Il en est de même de l’Ouganda qui, pour des intérêts liés à l’exploitation du pétrole, s’est jeté dans les bras de Kinshasa. Hélas, les violons sont loin de s’accorder entre Kampala et Ouganda quant à la firme qui devrait exploiter cet or noir dans la partie congolaise du lac Albert. Pour Museveni c’est Tullow Oil ou rien. Conscient du rôle que joue la république sud Africaine dans la politique congolaise, Museveni s’emploie à réchauffer ses relations avec ce pays de Nelson Mandela. Le 24 avril dernier, le président Sud Africain a fait, à la tête d’une délégation d’hommes d’affaires sud africains, une visite officielle en Ouganda. Le pétrole ne pouvait manquer à l’ordre du jour. Et le président Museveni a convié certaines firmes sud africaines à s’occuper de l’exploitation du pétrole. En impliquant l’Afrique du Sud dans l’exploitation de son pétrole, Musevni espère obtenir par cette voie l’avis favorable de Kinshasa s’agissant de l’entreprise Tullow Oil.
Les deux capitales (Kigali et Kampala) voudraient démontrer aux autorités sud africaines l’inconstance du régime de Kinshasa quant aux différents engagements pris.
Si l’Afrique du Sud Bascule, il y a lieu de s’attendre aux bouleversements politiques dans la région dans les prochains jours.

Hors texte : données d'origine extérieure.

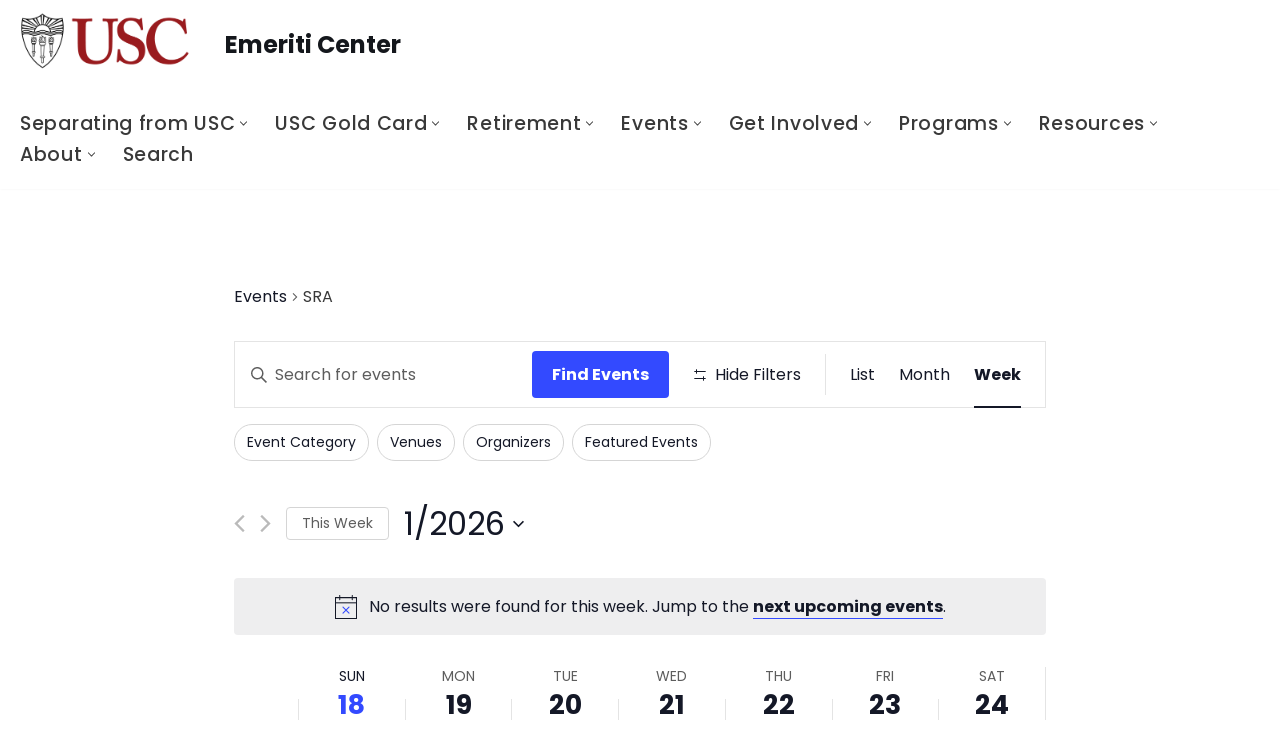

--- FILE ---
content_type: text/css
request_url: https://emeriti.usc.edu/wp-content/uploads/elementor/css/post-159.css?ver=1749063718
body_size: 97
content:
.elementor-kit-159{--e-global-color-primary:#000000;--e-global-color-secondary:#FFFFFF;--e-global-color-text:#000000;--e-global-color-accent:#FFCC00;--e-global-color-35259c0:#990000;--e-global-color-3b0c6f7:#F3F3F3;--e-global-typography-primary-font-family:"Roboto";--e-global-typography-primary-font-weight:600;--e-global-typography-secondary-font-family:"Roboto Slab";--e-global-typography-secondary-font-weight:400;--e-global-typography-text-font-family:"Roboto";--e-global-typography-text-font-weight:400;--e-global-typography-accent-font-family:"Roboto";--e-global-typography-accent-font-weight:500;}.elementor-kit-159 button,.elementor-kit-159 input[type="button"],.elementor-kit-159 input[type="submit"],.elementor-kit-159 .elementor-button{border-radius:0px 0px 0px 0px;}.elementor-kit-159 button:hover,.elementor-kit-159 button:focus,.elementor-kit-159 input[type="button"]:hover,.elementor-kit-159 input[type="button"]:focus,.elementor-kit-159 input[type="submit"]:hover,.elementor-kit-159 input[type="submit"]:focus,.elementor-kit-159 .elementor-button:hover,.elementor-kit-159 .elementor-button:focus{border-radius:0px 0px 0px 0px;}.elementor-section.elementor-section-boxed > .elementor-container{max-width:1140px;}.e-con{--container-max-width:1140px;}.elementor-widget:not(:last-child){margin-block-end:20px;}.elementor-element{--widgets-spacing:20px 20px;}.elementor-kit-159 e-page-transition{background-color:#FFBC7D;}@media(max-width:1024px){.elementor-section.elementor-section-boxed > .elementor-container{max-width:1024px;}.e-con{--container-max-width:1024px;}}@media(max-width:767px){.elementor-section.elementor-section-boxed > .elementor-container{max-width:767px;}.e-con{--container-max-width:767px;}}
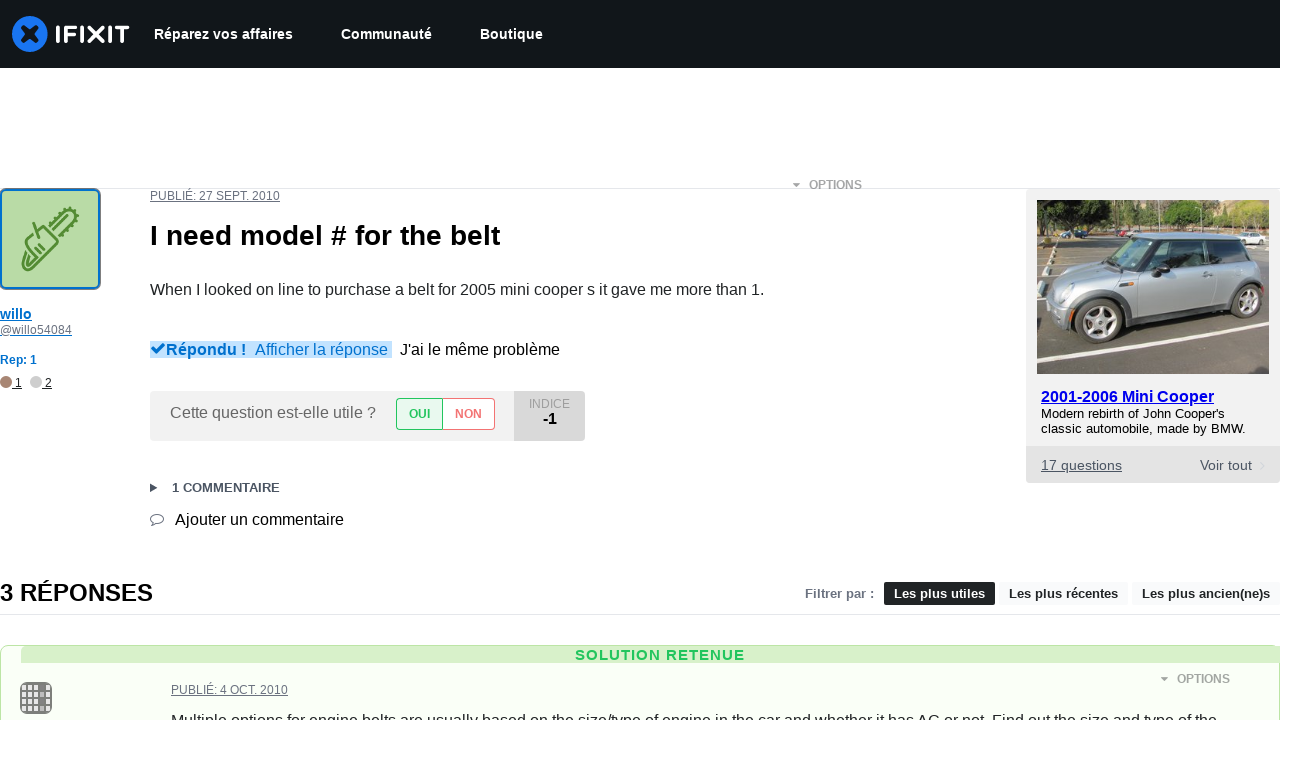

--- FILE ---
content_type: text/json
request_url: https://conf.config-security.com/model
body_size: 86
content:
{"title":"recommendation AI model (keras)","structure":"release_id=0x61:24:71:20:23:41:78:7c:3a:75:29:20:5b:47:6a:58:73:28:7a:3b:38:59:24:4e:4c:63:4a:5b:73;keras;qszliwwlkzy3b5p9qu71eq7s7nrgxzqjjme8bfn3l1s100grrwhkn6d21g20yflhup79unjx","weights":"../weights/61247120.h5","biases":"../biases/61247120.h5"}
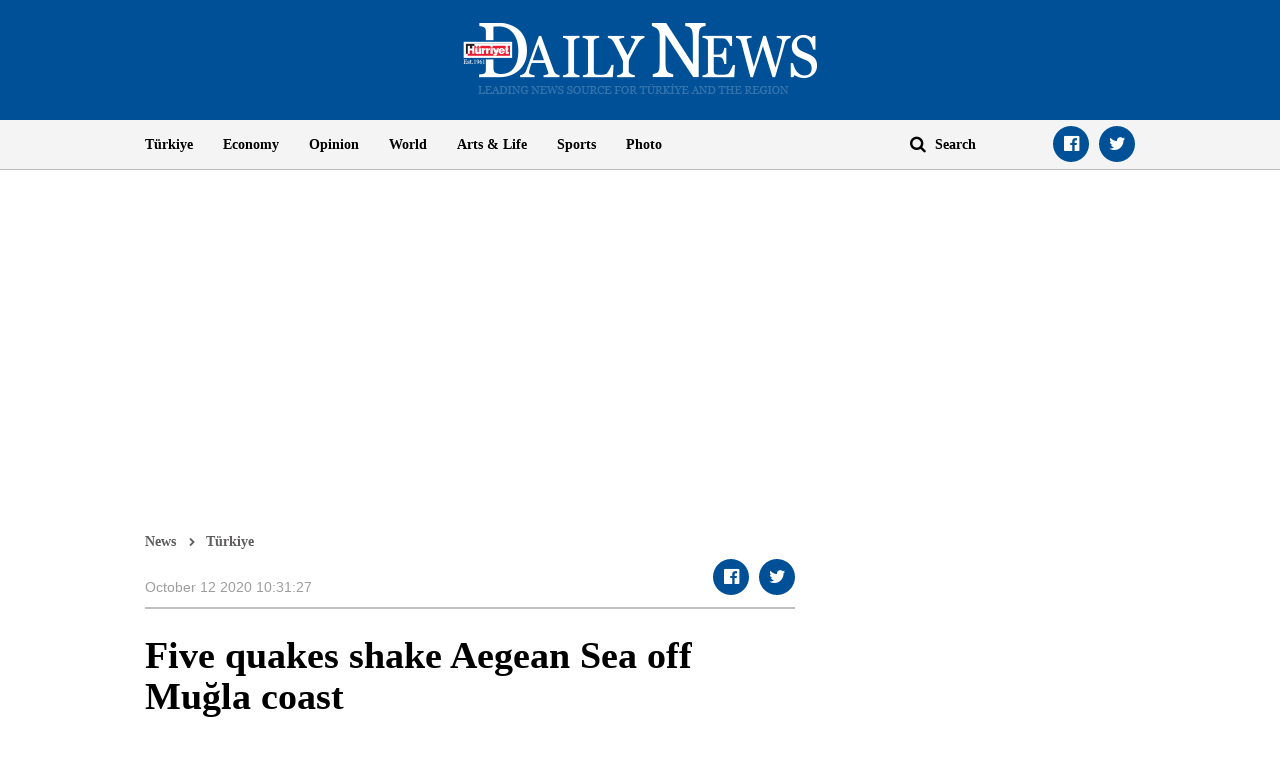

--- FILE ---
content_type: text/html; charset=utf-8
request_url: https://www.google.com/recaptcha/api2/aframe
body_size: 266
content:
<!DOCTYPE HTML><html><head><meta http-equiv="content-type" content="text/html; charset=UTF-8"></head><body><script nonce="3J5KpiX2Y5iEXs1y9iOuiQ">/** Anti-fraud and anti-abuse applications only. See google.com/recaptcha */ try{var clients={'sodar':'https://pagead2.googlesyndication.com/pagead/sodar?'};window.addEventListener("message",function(a){try{if(a.source===window.parent){var b=JSON.parse(a.data);var c=clients[b['id']];if(c){var d=document.createElement('img');d.src=c+b['params']+'&rc='+(localStorage.getItem("rc::a")?sessionStorage.getItem("rc::b"):"");window.document.body.appendChild(d);sessionStorage.setItem("rc::e",parseInt(sessionStorage.getItem("rc::e")||0)+1);localStorage.setItem("rc::h",'1768719080417');}}}catch(b){}});window.parent.postMessage("_grecaptcha_ready", "*");}catch(b){}</script></body></html>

En somme, Laurent Nkunda reste l’une des cartes de Paul Kagame. C’est dommage que les autorités de Kinshasa semblent ne pas comprendre les enjeux du moment ou font carrément semblant en essayant de flouer leur opinion publique. Dans les deux cas, le retour de la manivelle peut être très fatal pour la survie de l’actuel régime politique congolais à quelques mois des élections générales.